=== Reading text ===

With the lucrative Thanksgiving week looming, striking Broadway stagehands and theater producers say they will start talking again — on Saturday.
Local 1 and the League of American Theatres and Producers jointly announced Wednesday that they will resume negotiations “at an undisclosed place and time.”
“No comment from either organization will be issued until further notice,” both sides said in a joint statement.
Thanksgiving weekend is one of the best times for business on Broadway, with many shows usually selling out. It may have added to pressure for the union and producers to reignite their deadlocked negotiations, which have languished since last week.
“Today’s announcement ... is a very important step forward,” said Mayor Michael Bloomberg, who reiterated his willingness “to help resolve these disagreements and let the shows go on.”
The stagehands walked off the job Saturday, shutting down 27 plays and musicals.
All week, the mood along Broadway had been one of resignation and gloom.
Wednesday was to have been the New York premiere of “The Farnsworth Invention,” the eagerly anticipated return to Broadway of playwright Aaron Sorkin, the creator of such television shows as “The West Wing” and “Sports Night.”
Instead, the Music Box Theatre, one of Broadway’s most elegant playhouses, sits dark along with 26 other theaters as Local 1, the stagehands union, and the League of American Theatres and Producers remain deadlocked in the fifth day of an acrimonious contract dispute.

=== Data for review ===

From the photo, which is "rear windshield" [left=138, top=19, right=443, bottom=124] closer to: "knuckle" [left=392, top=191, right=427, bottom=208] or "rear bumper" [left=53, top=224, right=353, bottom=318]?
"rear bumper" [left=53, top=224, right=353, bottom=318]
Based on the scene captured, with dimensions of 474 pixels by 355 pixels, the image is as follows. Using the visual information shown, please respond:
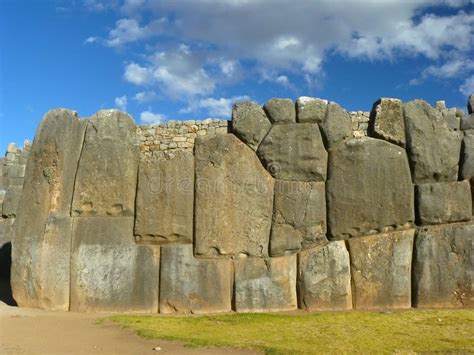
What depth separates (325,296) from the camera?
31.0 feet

===
=== Data for review ===

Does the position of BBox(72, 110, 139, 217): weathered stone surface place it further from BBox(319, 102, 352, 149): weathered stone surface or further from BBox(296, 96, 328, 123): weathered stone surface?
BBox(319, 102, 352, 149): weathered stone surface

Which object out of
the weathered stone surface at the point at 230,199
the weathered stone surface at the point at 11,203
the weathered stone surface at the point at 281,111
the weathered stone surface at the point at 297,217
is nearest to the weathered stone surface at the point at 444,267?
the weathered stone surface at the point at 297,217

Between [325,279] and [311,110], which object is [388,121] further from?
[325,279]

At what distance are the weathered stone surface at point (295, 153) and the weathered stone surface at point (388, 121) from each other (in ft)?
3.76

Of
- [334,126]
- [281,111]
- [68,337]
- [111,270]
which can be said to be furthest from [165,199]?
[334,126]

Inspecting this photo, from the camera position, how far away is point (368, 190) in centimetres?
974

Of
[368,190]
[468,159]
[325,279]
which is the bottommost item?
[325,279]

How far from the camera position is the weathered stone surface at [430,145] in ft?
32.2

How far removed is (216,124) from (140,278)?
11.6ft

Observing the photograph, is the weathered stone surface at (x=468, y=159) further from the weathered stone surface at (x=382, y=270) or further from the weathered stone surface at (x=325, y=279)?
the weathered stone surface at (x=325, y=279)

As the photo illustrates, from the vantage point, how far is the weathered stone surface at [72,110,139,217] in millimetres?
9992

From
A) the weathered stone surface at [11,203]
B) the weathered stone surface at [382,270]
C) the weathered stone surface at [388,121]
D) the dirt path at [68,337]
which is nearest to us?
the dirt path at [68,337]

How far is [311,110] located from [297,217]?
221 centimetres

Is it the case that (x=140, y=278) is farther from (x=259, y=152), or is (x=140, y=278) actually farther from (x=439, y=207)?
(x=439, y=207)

===

About this exercise:
Extract the passage of the Broadway strike report that runs from "Wednesday was to" down to "acrimonious contract dispute.", word for word. These records have no connection to the news report.

Your response:
Wednesday was to have been the New York premiere of “The Farnsworth Invention,” the eagerly anticipated return to Broadway of playwright Aaron Sorkin, the creator of such television shows as “The West Wing” and “Sports Night.”
Instead, the Music Box Theatre, one of Broadway’s most elegant playhouses, sits dark along with 26 other theaters as Local 1, the stagehands union, and the League of American Theatres and Producers remain deadlocked in the fifth day of an acrimonious contract dispute.